◆ **ANFORDERUNG 1**
Fassen Sie den Auszug zur Streitwertbeschwerde in zwei Sätzen zusammen.
◆ **ANFORDERUNG 2**
Prüfen Sie, ob die folgenden Aussagen mit dem Auszug zur Streitwertbeschwerde übereinstimmen, und belegen Sie jedes Ja oder Nein mit den entscheidenden Worten des Auszugs als wörtlichem Zitat: (a) Die Streitwertfestsetzung des Verwaltungsgerichts stützt sich auf § 52 Abs. 6 Satz 1 Nr. 2 GKG. (b) Die Beschwerde richtet sich gegen die Streitwertfestsetzung für die Aufhebung der Entlassungsverfügung. (c) Die Beschwerde hat hinsichtlich aller Gegenstände des Vergleichs Erfolg.
◆ **ANFORDERUNG 3**
Schreiben Sie den Auszug zur Streitwertbeschwerde im Anschluss an seinen letzten Satz weiter.

◆ **BEREITGESTELLTER AUSZUG**
——————
Streitgegenstand des erstinstanzlichen Verfahrens war ausweislich der Klageschrift die Aufhebung der Entlassungsverfügung vom 15. Oktober 2018. Die für dieses Begehren erfolgte Streitwertfestsetzung des Verwaltungsgerichts beruht auf § 52 Abs. 6 Satz 1 Nr. 2 GKG, entspricht der Senatsrechtsprechung und wird mit der Beschwerde nicht angegriffen. Der Prozessbevollmächtigte der Klägerin macht allein geltend, dass der Vergleich auch nicht gerichtlich anhängige Gegenstände umfasste. Dies trifft dem Grunde nach zu. Die Beschwerde hat aber nur hinsichtlich der in den Ziffern 3 und 6 des Vergleichs geregelten Gegenstände und insoweit nur in der tenorierten Höhe Erfolg.
——————
◆ **ERFASSTE DATEN**
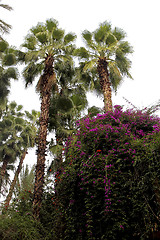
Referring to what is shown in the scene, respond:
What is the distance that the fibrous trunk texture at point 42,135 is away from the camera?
211 inches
——————
◆ **ÜBUNGSERGEBNIS 1**
Im erstinstanzlichen Verfahren ging es um die Aufhebung der Entlassungsverfügung vom 15. Oktober 2018, und die dafür erfolgte Streitwertfestsetzung des Verwaltungsgerichts wird mit der Beschwerde nicht angegriffen. Der Prozessbevollmächtigte der Klägerin macht geltend, dass der Vergleich auch nicht gerichtlich anhängige Gegenstände umfasste, doch hat die Beschwerde nur hinsichtlich der in den Ziffern 3 und 6 des Vergleichs geregelten Gegenstände und nur in der tenorierten Höhe Erfolg.

◆ **ÜBUNGSERGEBNIS 2**
(a) Ja: „beruht auf § 52 Abs. 6 Satz 1 Nr. 2 GKG“
(b) Nein: „wird mit der Beschwerde nicht angegriffen“
(c) Nein: „nur hinsichtlich der in den Ziffern 3 und 6 des Vergleichs geregelten Gegenstände“

◆ **ÜBUNGSERGEBNIS 3**
Der Wert für den gerichtlichen Vergleich ist nach § 45 Abs. 4 i. V. m. Abs. 1 GKG auf die Wertstufe bis 40.000 Euro festzusetzen. Nach diesen Vorschriften werden bei einer Erledigung des Rechtsstreits durch Vergleich mehrere Streitgegenstände zusammengerechnet, insbesondere auch dann, wenn ein gerichtlicher Vergleich nicht nur den anhängigen Streitgegenstand betrifft, sondern auch über nicht gerichtlich anhängige Gegenstände geschlossen wird. In einem solchen Falle entsteht eine besondere Gerichtsgebühr nach Nr. 5600 der Anlage 1 zu § 3 Abs. 2 GKG.

Vgl. OVG NRW, Beschlüsse vom 27. Dezember 2019 – 19 E 616/19-, juris Rn. 4, vom 28. November 2019 – 6 E 776/19 -‚ und vom 13. Mai 2013 – 6 E 65/13-, juris Rn. 6.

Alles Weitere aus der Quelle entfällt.